I want to binarize an image for OCR. I have attached the code which take image data as input and return binary image and this method works for most of the image.

For e.g,

Original:

Original Image Sample

Result:

Binarized Image of Sample

def preprocessing(image):
    image = cv2.cvtColor(image, cv2.COLOR_BGR2GRAY)
    blured1 = cv2.medianBlur(image, 3)
    blured2 = cv2.medianBlur(image, 51)
    divided = np.ma.divide(blured1, blured2).data
    normed = np.uint8(255 * divided / divided.max())
    th, image = cv2.threshold(normed, 100, 255, cv2.THRESH_BINARY | cv2.THRESH_OTSU)
    image = cv2.erode(image, np.ones((3, 3), np.uint8))
    image = cv2.dilate(image, np.ones((3, 3), np.uint8))
    return image

But when I applied the same method on below attached images it won't work as per the expectation.

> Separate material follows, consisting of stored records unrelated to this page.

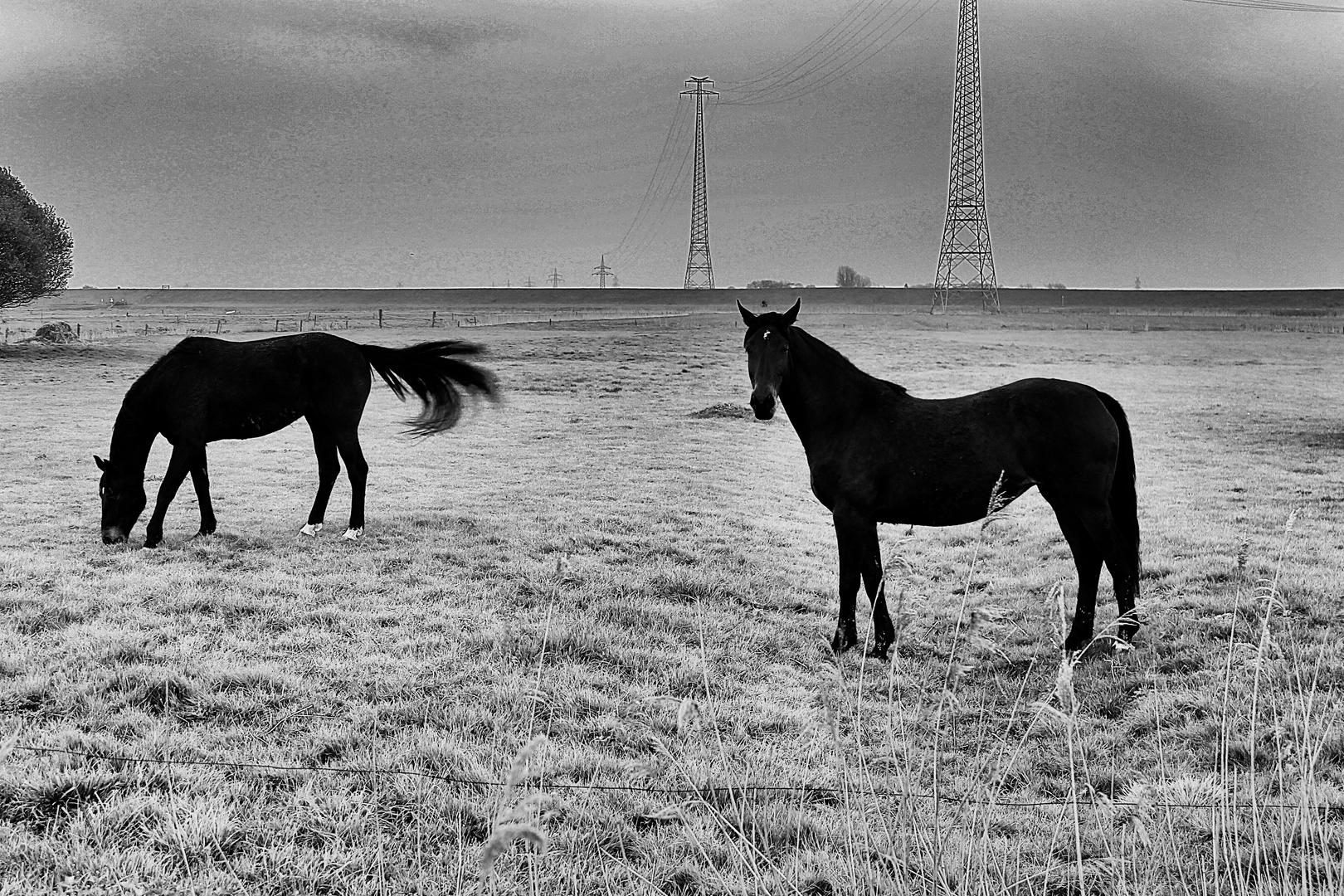 Black Ghost Horses
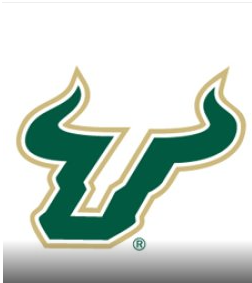 USF Men's Soccer vs. FGCU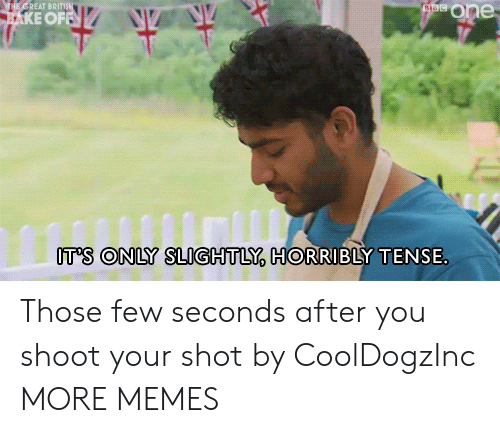 shoot your shot: ataeOne  THE GREAT BRITIS  AKE OFFN  IT'S ONLY SLIGHTLY, HORRIBLY TENSE Those few seconds after you shoot your shot by CoolDogzInc MORE MEMES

It should give image which has readable text for tesseract input.

Original Image 1:

Original Image 1

Pre processed image:

Pre processed image

Original Image 2:

Original Image 2

Pre processed image:

Pre processed image

CodePudding user response：

You should probably try to disassemble the image yourself. I think the Bradley-Roth algorithm (Bradley-Roth Adaptive Thresholding Algorithm - How do I get better performance?) could help you with a slight modification - if the neighborhood is brighter than 128, then what is darker is highlighted, if the neighborhood is darker than 128, then what is lighter is highlighted.